§ PAGE TEXT:
■ ■ ■ ■
# Molemento Pete's Bride Of Dracula



## Night-Owl (Mar 17, 2000)

Greetings! This is one of Pete Parlagreco's Scener series of kits and he really nailed the Monster Scenes look of the figure IMHO. This is a very nifty resin kit with only minor clean up. Questions and comments welcomed.


----------



## PRE-SCENES 2 (Aug 16, 2005)

Glad you're showing this off Rick. Great job on it!
It really is a nice little kit. I have one and yet to complete it to display it. It really fits in nicely with the MS stuff too! :thumbsup:


----------



## Hunch (Apr 6, 2003)

I LOVE this kit. Pete did a fantastic job on this Scenes release and every true fan of the scenes kits MUST own one (I have two ).
Nice paint up on it as well friend.:thumbsup:


----------



## Night-Owl (Mar 17, 2000)

Thanks for the kind words PS2 and Hunch! I have two as well; this one and the original issue from several years ago.


----------



## Anton Phibes (Jun 21, 2013)

Excellent!!!!!!!!!!!!!!!!!!!:thumbsup::thumbsup::thumbsup:


----------



## TAY666 (Jan 8, 2000)

Great job as always Rick.

Wish I had the time to crank them out like you do. You're really becoming a master of the 1/12-1/13 scale kits.


----------



## scooke123 (Apr 11, 2008)

Nice work Rick - hopefully I'll get to mine this winter!
Steve


----------



## Night-Owl (Mar 17, 2000)

Thanks Anton, Trevor and Steve for the kind words!


----------



## paulhelfrich (May 11, 2009)

Really nice work there, Rick. Is this kit still in production?


----------



## Kitzillastein58 (Jan 27, 2009)

Excellent job, and a very cool kit! :thumbsup::thumbsup::thumbsup:

Mike :wave:


----------



## Anton Phibes (Jun 21, 2013)

paulhelfrich said:


> Really nice work there, Rick. Is this kit still in production?


Very limited production. Best hurry. Only 35 numbered kits.

http://sceners.net/Sceners.net/Molemento.html


----------



## Night-Owl (Mar 17, 2000)

Thanks Paul and Mike!


----------
■ ■ ■ ■
§ EXERCISE OBJECTIVE: Reproduce the forum thread about the Bride of Dracula kit word for word, from "# Molemento Pete's" to "and comments welcomed.".

§ GIVEN RECORDS:
■ ■ ■ ■
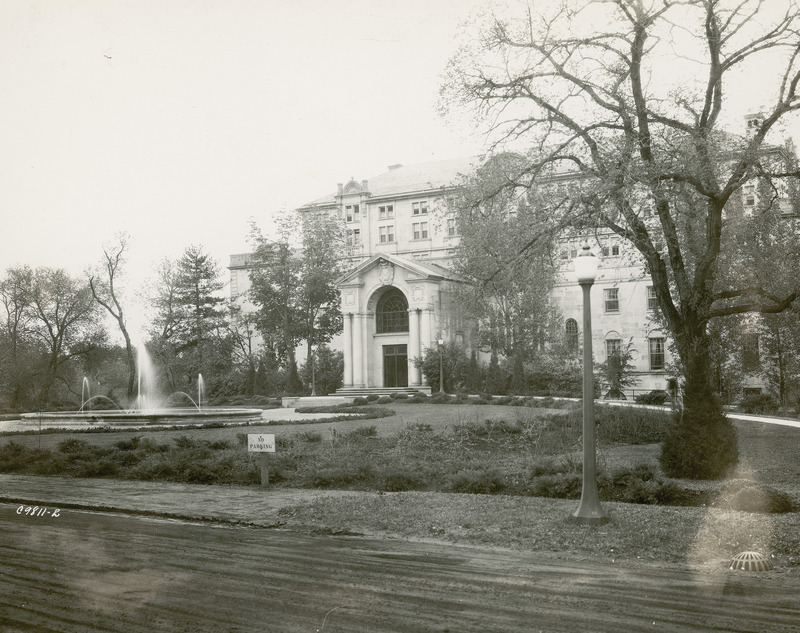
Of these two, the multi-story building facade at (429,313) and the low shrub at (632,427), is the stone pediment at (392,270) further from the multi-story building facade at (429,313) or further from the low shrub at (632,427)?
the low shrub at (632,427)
■ ■ ■ ■
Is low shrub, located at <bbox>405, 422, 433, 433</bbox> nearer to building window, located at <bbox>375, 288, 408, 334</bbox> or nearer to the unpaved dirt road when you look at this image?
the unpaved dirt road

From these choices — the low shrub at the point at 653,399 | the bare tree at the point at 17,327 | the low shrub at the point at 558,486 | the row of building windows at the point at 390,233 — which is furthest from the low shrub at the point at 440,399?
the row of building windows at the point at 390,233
■ ■ ■ ■
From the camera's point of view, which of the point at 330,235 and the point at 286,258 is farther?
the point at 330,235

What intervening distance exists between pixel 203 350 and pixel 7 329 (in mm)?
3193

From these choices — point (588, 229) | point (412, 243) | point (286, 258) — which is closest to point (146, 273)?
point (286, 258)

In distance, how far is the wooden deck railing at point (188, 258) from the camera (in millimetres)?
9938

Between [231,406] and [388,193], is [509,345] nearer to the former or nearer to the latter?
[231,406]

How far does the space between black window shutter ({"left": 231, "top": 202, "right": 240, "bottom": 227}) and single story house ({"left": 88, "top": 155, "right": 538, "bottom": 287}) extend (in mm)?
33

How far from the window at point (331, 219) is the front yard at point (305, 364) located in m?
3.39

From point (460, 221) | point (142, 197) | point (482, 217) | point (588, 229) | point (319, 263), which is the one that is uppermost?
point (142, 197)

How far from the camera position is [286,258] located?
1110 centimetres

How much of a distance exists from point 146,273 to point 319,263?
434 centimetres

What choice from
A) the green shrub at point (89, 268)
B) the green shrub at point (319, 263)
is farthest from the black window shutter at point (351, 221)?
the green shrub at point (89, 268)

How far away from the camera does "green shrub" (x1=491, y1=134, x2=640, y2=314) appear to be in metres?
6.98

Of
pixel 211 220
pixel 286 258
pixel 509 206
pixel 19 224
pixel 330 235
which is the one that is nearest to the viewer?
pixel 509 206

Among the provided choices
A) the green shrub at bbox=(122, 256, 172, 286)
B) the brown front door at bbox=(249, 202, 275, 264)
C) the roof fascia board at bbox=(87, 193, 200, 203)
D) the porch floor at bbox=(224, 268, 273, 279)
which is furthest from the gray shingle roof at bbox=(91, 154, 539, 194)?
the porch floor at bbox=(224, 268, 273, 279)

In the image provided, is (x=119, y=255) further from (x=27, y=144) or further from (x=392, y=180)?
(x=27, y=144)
■ ■ ■ ■
§ FINAL RESULT:
# Molemento Pete's Bride Of Dracula



## Night-Owl (Mar 17, 2000)

Greetings! This is one of Pete Parlagreco's Scener series of kits and he really nailed the Monster Scenes look of the figure IMHO. This is a very nifty resin kit with only minor clean up. Questions and comments welcomed.